This week’s portion, M’tzora, which is often paired with Tazria in certain years, talks about the proper purification ritual for leprosy, both for the afflicted person and their home. It also talks about the emission of bodily fluids.
Hmmmm…..this doesn’t seem like a very pleasant lesson to be learning on what is supposed to be our day of rest and relaxation, does it? But if we concede that much of the Torah is metaphor, then it becomes easier for us to look at this parasha in modern-day terms. The leprosy (which rarely exists in society today, thankfully) represents the selfishness, destruction, bigotry, and xenophobia which have sadly become a prevalent part of our society, particularly in the last three years. It represents bondage to many of the things we as a society believe we are entitled to have access to.

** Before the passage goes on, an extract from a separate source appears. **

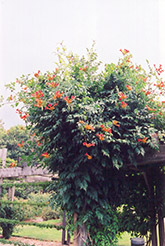 Trumpetvine (Campsis radicans) at Highland Avenue Greenhouse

M’tzora tells us that when God inflicts a person with leprosy, before they are allowed back into their community (which is referred to as a camp), the priest has to offer a sacrifice with two living birds. One has to be killed, while the other is set free. When the person is healed, they must shave every single bodily hair and scrub their clothes and body clean. Then, on the eighth day, the priest must make yet another sacrifice, this time waving the blood of two lambs all over the place as an offering of expiation at the tent of meeting. This doesn’t exactly sound pleasant. I would be willing to bet that people today would certainly be more able to part with their guns, violence, and bigotry if the consequence was being splattered in lamb’s blood.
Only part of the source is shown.